=== MATERIAL FOR THIS EXERCISE ===

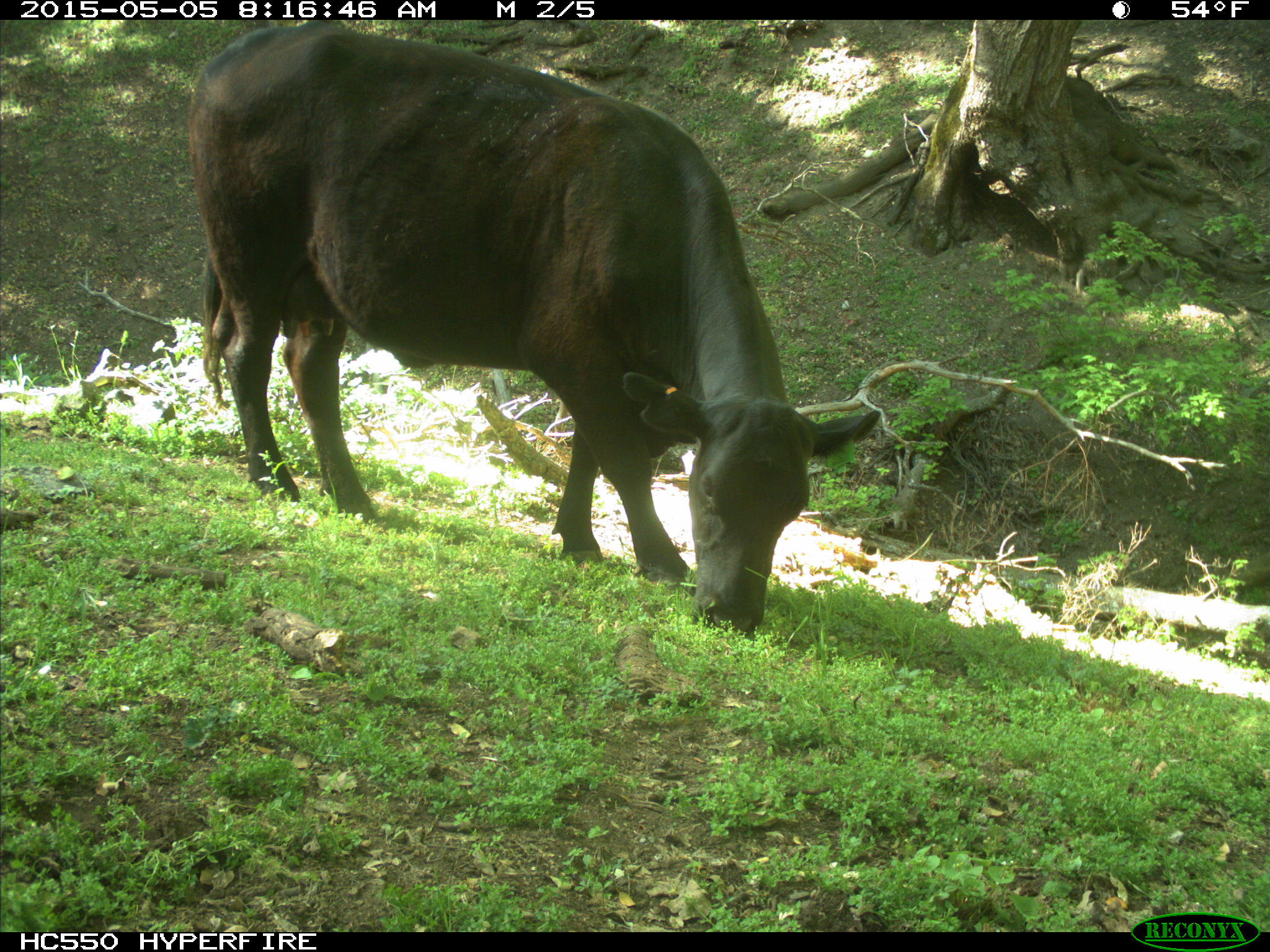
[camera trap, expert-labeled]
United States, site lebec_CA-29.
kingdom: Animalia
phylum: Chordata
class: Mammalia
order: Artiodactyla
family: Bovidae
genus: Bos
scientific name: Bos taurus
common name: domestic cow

===

→ **WORK INSTRUCTIONS**: The expected answer is an unaltered copy of the listing, images removed.

→ **OUTPUT BELOW**:
[camera trap, expert-labeled]
United States, site lebec_CA-29.
kingdom: Animalia
phylum: Chordata
class: Mammalia
order: Artiodactyla
family: Bovidae
genus: Bos
scientific name: Bos taurus
common name: domestic cow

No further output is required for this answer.